See through the mind games. Shut down the voices of the past. Most people get shut down about art very early in school, it's one of the nastiest things school does to people. The kids whose parents wanted their kid to have Art Talent who actually did enjoy drawing were the ones who wound up labeled Talented.
They got singled out early and pounded for it regularly, that was me. At the same time I got that same flavor of discouragement over my writing even though I could tell that I was equally precocious about it. You can see a difference in skill level if the other kids are having trouble composing a real sentence and your essay was three paragraphs that made sense and had multiple complex sentences well constructed.
Everyone else got told they couldn't draw, pressured into the belief that if they tried they would be laughed at and picked on for arrogantly believing in themselves. What that did was make kids compliant and obedient, dulled them down so that they wouldn't spend all of Geography period doing studies of palm trees instead of studying the map of Egypt.

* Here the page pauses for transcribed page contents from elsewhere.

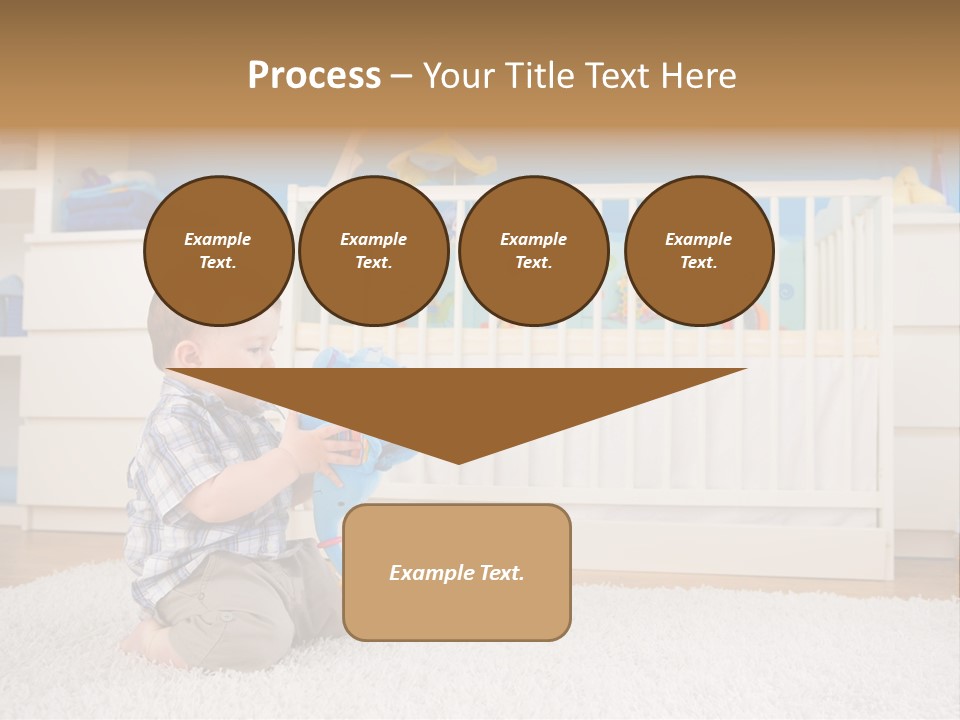 Process – Your Title Text Here

Example Text.

Example Text.

Example Text.

Example Text.

Example Text.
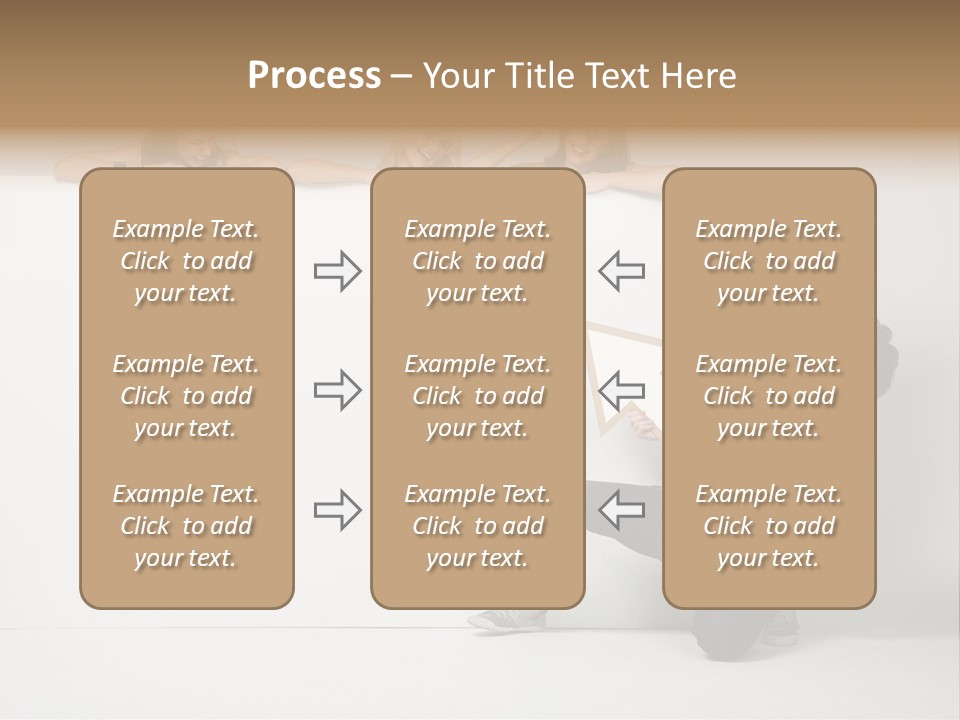 Process – Your Title Text Here

Example Text. Click to add your text.

Example Text. Click to add your text.

Example Text. Click to add your text.

Example Text. Click to add your text.

Example Text. Click to add your text.

Example Text. Click to add your text.

Example Text. Click to add your text.

Example Text. Click to add your text.

Example Text. Click to add your text.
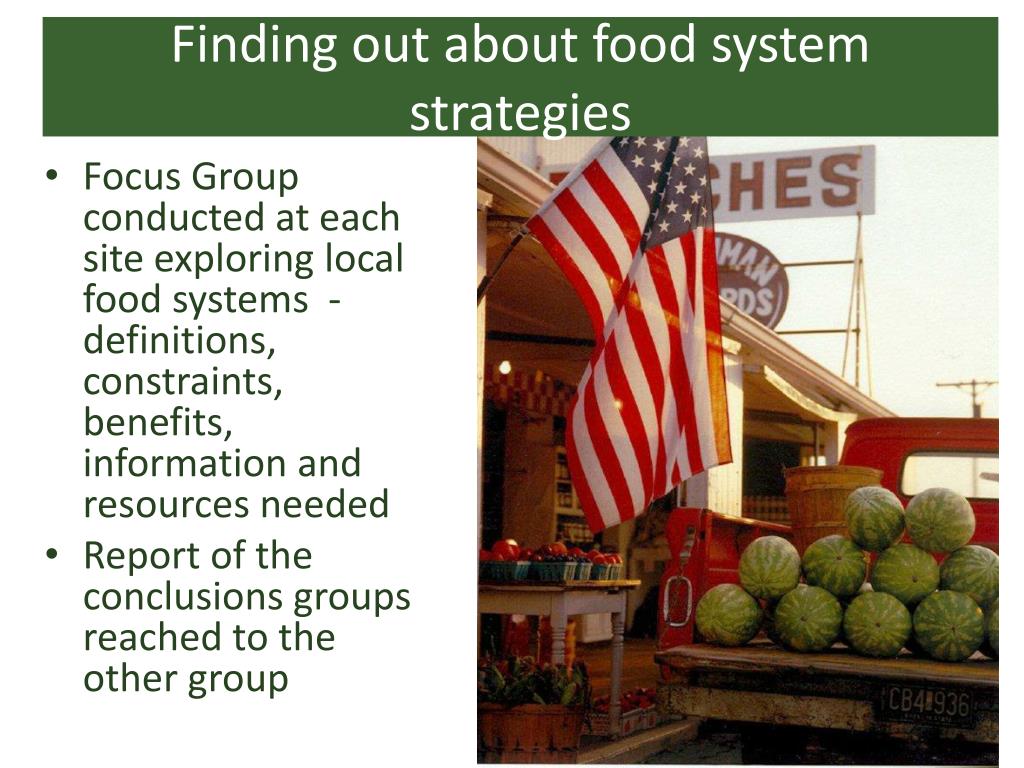 Finding out about food system strategies

• Focus Group conducted at each site exploring local food systems - definitions, constraints, benefits, information and resources needed
• Report of the conclusions groups reached to the other group

CHES

MAN

RDS

CB4 936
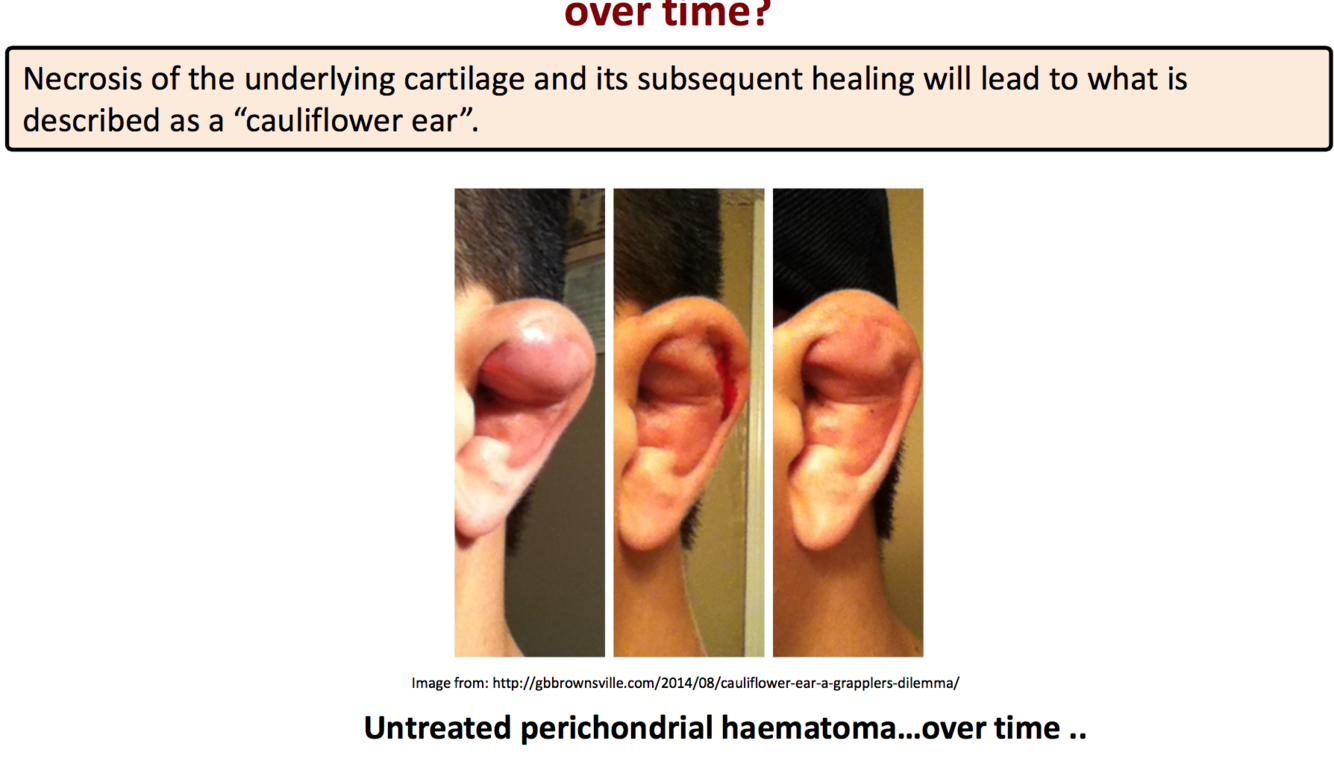 over time?

Necrosis of the underlying cartilage and its subsequent healing will lead to what is described as a “cauliflower ear”.

Image from: http://gbbrownsville.com/2014/08/cauliflower-ear-a-grapplers-dilemma/

Untreated perichondrial haematoma…over time ..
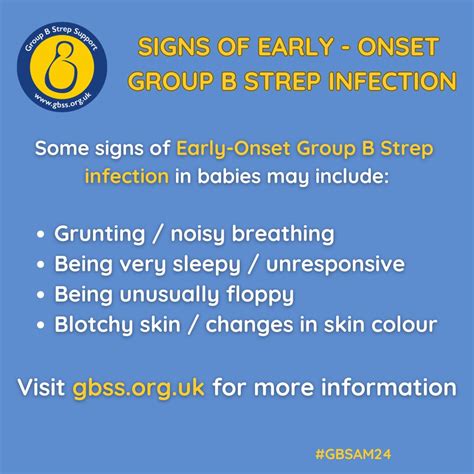 Group B Strep Support
www.gbss.org.uk

SIGNS OF EARLY - ONSET GROUP B STREP INFECTION

Some signs of Early-Onset Group B Strep infection in babies may include:

• Grunting / noisy breathing
• Being very sleepy / unresponsive
• Being unusually floppy
• Blotchy skin / changes in skin colour

Visit gbss.org.uk for more information

#GBSAM24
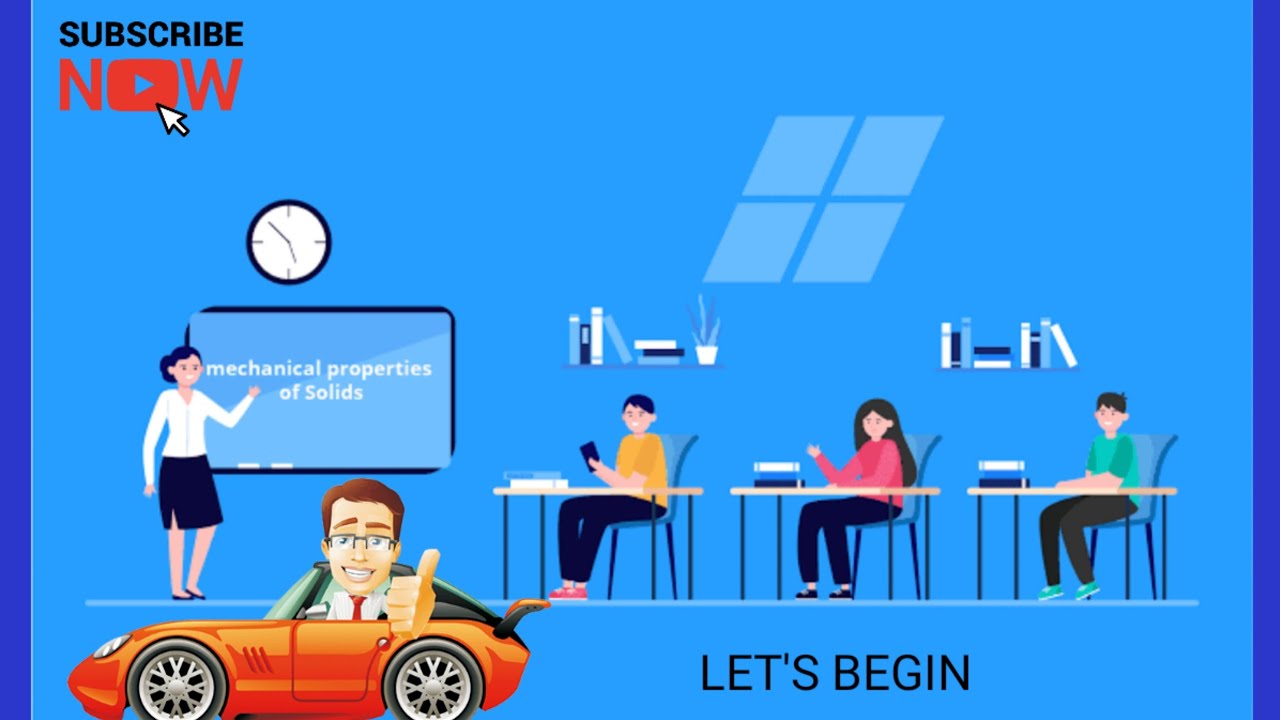 SUBSCRIBE
NOW

mechanical properties of Solids

LET'S BEGIN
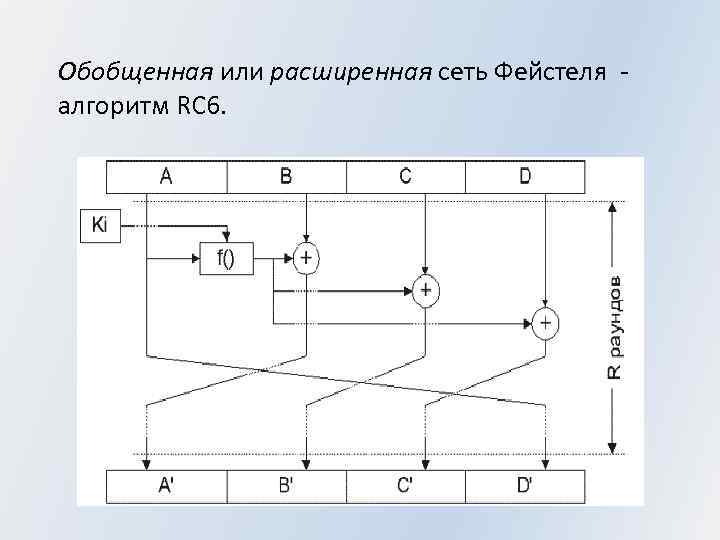 Обобщенная или расширенная сеть Фейстеля - алгоритм RC6.

A B C D

Ki

f()

+

+

+

R раундов

A' B' C' D'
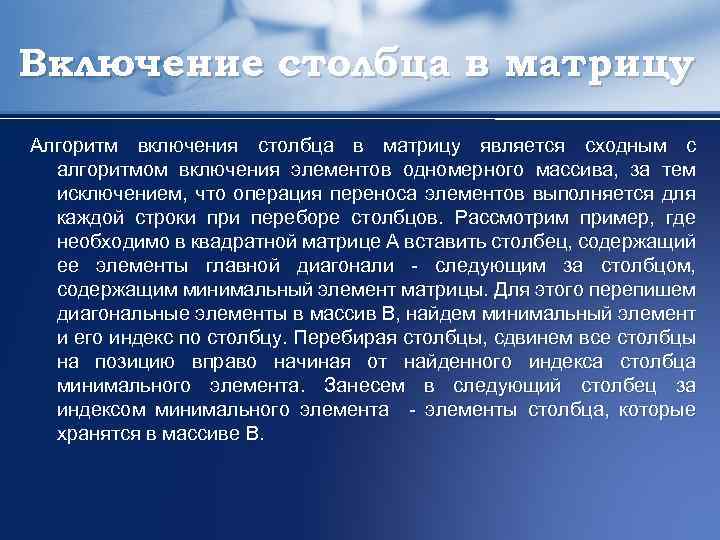 Включение столбца в матрицу

Алгоритм включения столбца в матрицу является сходным с алгоритмом включения элементов одномерного массива, за тем исключением, что операция переноса элементов выполняется для каждой строки при переборе столбцов. Рассмотрим пример, где необходимо в квадратной матрице А вставить столбец, содержащий ее элементы главной диагонали - следующим за столбцом, содержащим минимальный элемент матрицы. Для этого перепишем диагональные элементы в массив В, найдем минимальный элемент и его индекс по столбцу. Перебирая столбцы, сдвинем все столбцы на позицию вправо начиная от найденного индекса столбца минимального элемента. Занесем в следующий столбец за индексом минимального элемента - элементы столбца, которые хранятся в массиве В.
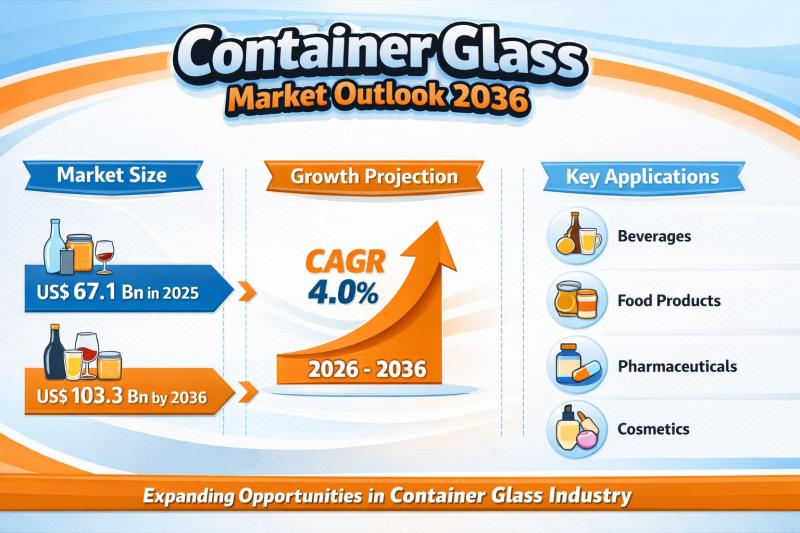 Container Glass
Market Outlook 2036

Market Size

US$ 67.1 Bn in 2025

US$ 103.3 Bn by 2036

Growth Projection

CAGR
4.0%

2026 - 2036

Key Applications

Beverages

Food Products

Pharmaceuticals

Cosmetics

Expanding Opportunities in Container Glass Industry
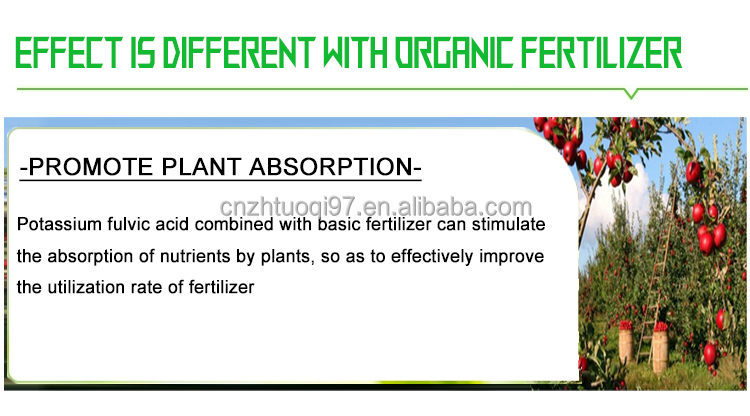 EFFECT IS DIFFERENT WITH ORGANIC FERTILIZER

-PROMOTE PLANT ABSORPTION-

cnzhtuoqi97.en.alibaba.com

Potassium fulvic acid combined with basic fertilizer can stimulate the absorption of nutrients by plants, so as to effectively improve the utilization rate of fertilizer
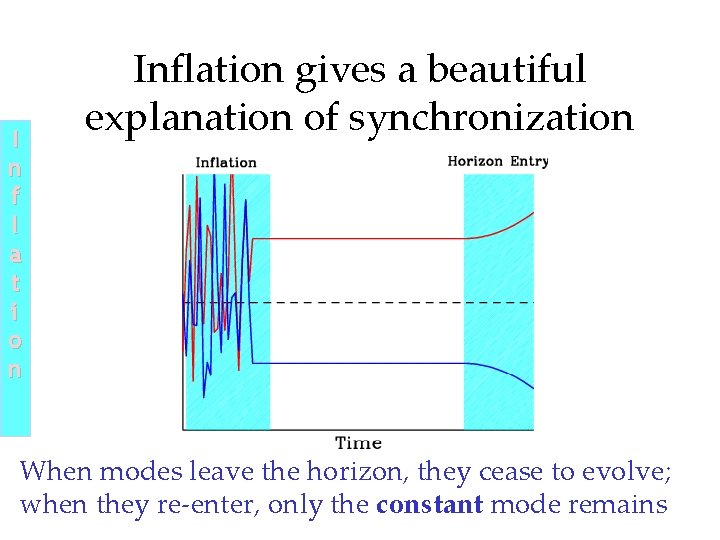 Inflation gives a beautiful explanation of synchronization

Inflation

Inflation

Horizon Entry

Time

When modes leave the horizon, they cease to evolve; when they re-enter, only the **constant** mode remains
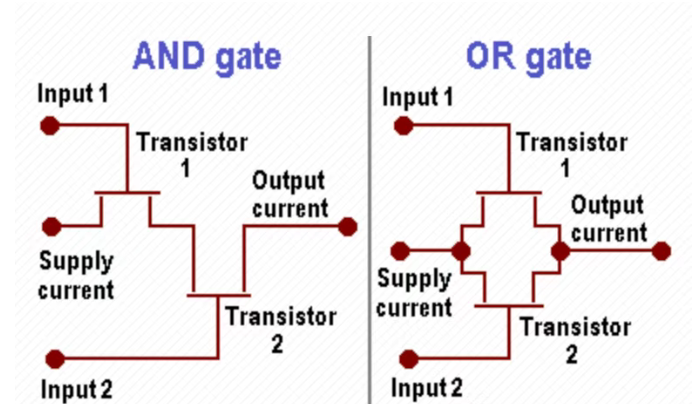 AND gate

Input 1

Transistor 1

Output current

Supply current

Transistor 2

Input 2

OR gate

Input 1

Transistor 1

Output current

Supply current

Transistor 2

Input 2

So this same process of filtering out real critique from personal criticism, especially that intended to discourage you from even trying art, has to be applied to childhood memory as well. I had to think it through about both my art and my writing.
I discovered through some journal and introspection that every adult who discouraged my writing and encouraged my art had some reason to prefer the idea of my being an artist and hate the idea of my being a writer. It's a long personal story. It took many years of journaling to really sort out all of it -- just for one example, I was a non-Catholic kid in a Catholic school.
A public school English teacher probably would've encouraged my writing on sight of the first essay and been happy I was interested in the subject. But that school had very set dogma and ideas that it was teaching and my beliefs contradicted them. I couldn't help being a heretic as soon as I put any sentence down on paper. It took being an adult to even understand half the Protestant heresies that shocked them so much.
Something like that, I stand back and don't blame them. I understand why they felt that way and agree to disagree. They're not in charge of how I spend my life. I am. I have to be responsible for what I do with it and I proved all of them wrong when I did start selling stories and articles. I was good enough to learn and I'm good enough to do it.
This is true of any of the arts. If you would rather be a musician than an artist, follow that dream. Just don't let people who have their own reasons to make you feel small and discourage you from expressing yourself have their way -- it's brainless to actually agree with them and hurt yourself. It won't please the control freaks and it won't enrich your life.
Someone giving real critique will cheer when you improve.
So be critical of the criticism -- sort it carefully because useful critique will accelerate your growth. It'll solve so many of the conundrums that drive you nuts, like how to mix purple or how to get a clean line or how to make clouds that don't look like cotton balls.
When you're feeling down, paint something to express it and then move on. Chances are when you're done painting your feelings, the process of painting was so much fun that you're happily distracted into thinking about color and blending and texture instead anyway.